Au soir de l’échéance de la transition en Guinée telle qu’édictée par le Comité national du rassemblement et du développement (CNRD) sous l’œil impuissant de la communauté internationale, le peuple de Guinée retient son souffle. Nombreux étant les Guinéens qui affichent déjà des signes d’inquiétudes.
La transition guinéenne devra prendre fin normalement ce 31 décembre 2024. Mais tout porte à croire qu’elle est encore loin de souffler sa dernière bougie. Déviée très tôt de sa trajectoire, elle a pris une nouvelle direction toute tracée. Celle qui renvoie aux calendes grecques, le retour à l’ordre constitutionnel.
Les belles promesses d’une transition annoncée !
L’on se souvient encore, lorsque l’ancien légionnaire français arriva au pouvoir le 5 septembre 2021 en évinçant le régime totalitaire d’Alpha Condé.

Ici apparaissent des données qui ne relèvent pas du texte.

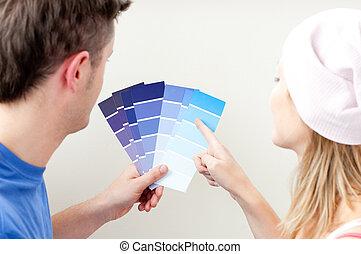 concentré, salle, couleur, couple, jeune, choisir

Suscitant un réel l’espoir, il justifia son coup de force en dénonçant les maux qui gangrénèrent le pouvoir d’alors. Parmi lesquels, il cita « le dysfonctionnement des institutions républicaines », « l’instrumentalisation de la justice » et « le piétinement des droits des citoyens ». Il y ajouta plus tard, la « division » des Guinéens qui se regardaient en chien de faïence et la « personnalisation de la chose publique. »
Dans l’euphorie, il fit beaucoup de promesses : transformer le pays en un havre de paix, éviter les erreurs du passé, respecter les droits de l’homme, la liberté de presse, les libertés individuelle et d’expression, rétablir l’ordre constitutionnel en organisant des élections crédibles.
Il signa même un pacte social avec le peuple, qu’il fit consigner dans la Charte de la transition, à travers ses « articles 46, 55 et 65 », qui stipulent que les représentants des organes de transition (CNRD, CNT, Gouvernement) « ne peuvent faire acte de candidature ni aux élections nationales ni aux élections locales qui seront organisées pour marquer la fin de la transition ».
Il prit aussi la CEDEAO comme témoin et lui fit librement la promesse de respecter sa « parole d’honneur » de soldat. En s’engageant, en dépit de tout, à piloter une transition de 24 mois.
La réalité au crépuscule de la transition !
On constate que le justicier qui avait juré la main sur les livres Saints (Coran et Bible) de faire de la « justice, la boussole qui va orienter la transition » n’en ferait qu’à sa tête. Le glaive qu’il brandit pour rassurer le peuple, n’a servi en réalité qu’à faire taire les voix dissonantes.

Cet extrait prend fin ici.